Saya akan memperlakukan setiap file DuckDB sebagai aset sensitif yang memiliki siklus hidup. Saya akan memetakan file utama, WAL, direktori sementara, cadangan, ekspor, dan salinan penyimpanan objek; kemudian membuat salinan terenkripsi dengan default 1.4 LTS AES-256-GCM dan mendokumentasikan batas versi penyimpanan. KMS menyediakan kunci saat runtime, tidak pernah melalui SQL, citra, log, atau baris perintah. Rotasi menulis ulang dan memverifikasi salinan, menukarnya secara atomik, dan mempertahankan salinan rollback yang terkendali. Sebelum peluncuran, saya akan menjalankan pemeriksaan tingkat tabel, simulasi pemulihan, dan tolok ukur cold/hot-cache, termasuk WAL dan file sementara. Kegagalan KMS, klien lawas, atau gerbang performa akan menghentikan peluncuran dan mempertahankan versi lama di bawah izin yang ketat sementara risiko dan pengujian berikutnya dicatat.

Kesalahan umum

  • Hanya mengenkripsi file utama dan mengabaikan WAL, file sementara, cadangan, serta ekspor.
  • Mengodekan kunci secara permanen (hard-coding) di SQL, citra, riwayat shell, atau log.
  • Mengabaikan batas kompatibilitas versi penyimpanan 1.4 dan merusak klien lama.
  • Mengklaim bahwa GCM, CBC, dan CTR setara dalam hal keamanan dan performa.
  • Melewatkan pengujian untuk kunci salah, pemadaman KMS, disk penuh, dan urutan pemulihan.
  • Hanya mengukur waktu kueri rata-rata alih-alih cold cache, tumpahan ke disk, dan pembacaan bersamaan.

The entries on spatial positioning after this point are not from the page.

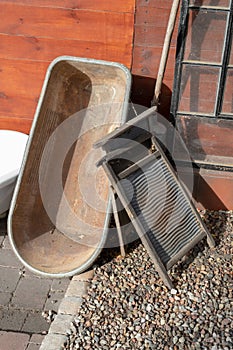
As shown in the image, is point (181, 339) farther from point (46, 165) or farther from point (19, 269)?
point (46, 165)

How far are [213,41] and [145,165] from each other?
1.01 m

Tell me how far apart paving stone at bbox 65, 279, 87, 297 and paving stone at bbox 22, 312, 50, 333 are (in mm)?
240

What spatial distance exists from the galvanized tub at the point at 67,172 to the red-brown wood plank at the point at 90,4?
416 millimetres

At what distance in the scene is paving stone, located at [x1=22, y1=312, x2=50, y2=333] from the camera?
11.6 ft

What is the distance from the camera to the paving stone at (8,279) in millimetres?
3861

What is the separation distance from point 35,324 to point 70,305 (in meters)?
0.26

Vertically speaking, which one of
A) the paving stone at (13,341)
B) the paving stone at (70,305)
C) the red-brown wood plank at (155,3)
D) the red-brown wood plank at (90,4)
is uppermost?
the red-brown wood plank at (155,3)

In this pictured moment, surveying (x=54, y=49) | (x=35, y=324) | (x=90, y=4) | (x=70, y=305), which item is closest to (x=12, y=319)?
(x=35, y=324)

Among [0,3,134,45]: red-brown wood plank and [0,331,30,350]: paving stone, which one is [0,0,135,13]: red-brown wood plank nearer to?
[0,3,134,45]: red-brown wood plank

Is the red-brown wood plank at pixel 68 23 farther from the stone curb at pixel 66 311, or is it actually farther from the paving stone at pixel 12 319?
the paving stone at pixel 12 319

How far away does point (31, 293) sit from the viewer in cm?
380

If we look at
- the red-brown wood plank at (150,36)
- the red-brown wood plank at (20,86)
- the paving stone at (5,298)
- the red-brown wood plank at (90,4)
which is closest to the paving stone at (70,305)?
the paving stone at (5,298)

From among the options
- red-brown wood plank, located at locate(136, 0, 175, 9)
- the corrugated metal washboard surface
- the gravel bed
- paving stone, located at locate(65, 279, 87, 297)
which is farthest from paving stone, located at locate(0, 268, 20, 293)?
red-brown wood plank, located at locate(136, 0, 175, 9)

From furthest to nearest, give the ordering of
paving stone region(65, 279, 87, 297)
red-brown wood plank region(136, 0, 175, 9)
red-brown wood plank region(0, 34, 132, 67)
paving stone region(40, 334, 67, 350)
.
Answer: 1. red-brown wood plank region(0, 34, 132, 67)
2. red-brown wood plank region(136, 0, 175, 9)
3. paving stone region(65, 279, 87, 297)
4. paving stone region(40, 334, 67, 350)
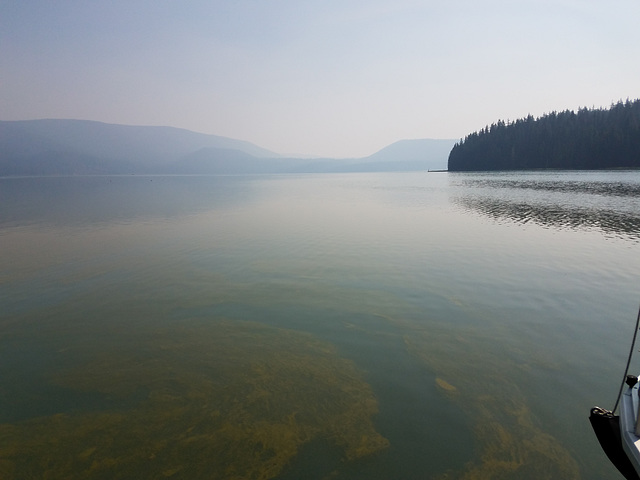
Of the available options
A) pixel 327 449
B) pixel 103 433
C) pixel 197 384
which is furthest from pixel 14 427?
pixel 327 449

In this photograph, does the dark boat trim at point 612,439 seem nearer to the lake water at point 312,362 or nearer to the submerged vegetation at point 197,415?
the lake water at point 312,362

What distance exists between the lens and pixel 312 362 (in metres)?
10.6

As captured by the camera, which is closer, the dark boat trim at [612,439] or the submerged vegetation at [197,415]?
the dark boat trim at [612,439]

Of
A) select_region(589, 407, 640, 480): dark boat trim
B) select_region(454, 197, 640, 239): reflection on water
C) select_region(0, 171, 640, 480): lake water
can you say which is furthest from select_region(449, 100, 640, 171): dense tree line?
select_region(589, 407, 640, 480): dark boat trim

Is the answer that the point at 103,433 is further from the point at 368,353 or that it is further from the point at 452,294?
the point at 452,294

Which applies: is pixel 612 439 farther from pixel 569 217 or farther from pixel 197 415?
pixel 569 217

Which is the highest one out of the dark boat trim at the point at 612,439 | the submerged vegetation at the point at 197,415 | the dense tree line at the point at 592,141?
the dense tree line at the point at 592,141

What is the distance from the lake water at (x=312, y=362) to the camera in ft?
22.9

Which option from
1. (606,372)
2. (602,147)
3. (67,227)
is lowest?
(606,372)

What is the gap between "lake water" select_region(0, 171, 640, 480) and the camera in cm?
Result: 699

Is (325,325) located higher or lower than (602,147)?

Pertanyaan lanjutan dan jawaban

Bisakah data tetap bocor setelah enkripsi?

Bisa. Ekspor, log, cache, memori, dan proses apa pun yang dapat membaca kunci dapat mengekspos teks biasa. Model ancaman harus mencakup siklus hidup file, izin proses, akses cadangan, dan audit kunci.

Bagaimana Anda merotasi kunci basis data?

Tulis ulang salinan dengan kunci baru di direktori terisolasi, verifikasi checksum dan pemulihan, lalu ganti secara atomik. Simpan kunci lama hanya selama jendela rollback sebelum mencabut dan mengauditnya di KMS.

Mengapa memuat httpfs?

DuckDB mendokumentasikan bahwa jalur OpenSSL dapat menggunakan akselerasi perangkat keras dan biasanya lebih cepat daripada mbedtls bawaan. Perlakukan hal itu sebagai hipotesis yang perlu diuji tolok ukurnya pada platform target, bukan sebagai hasil performa yang pasti.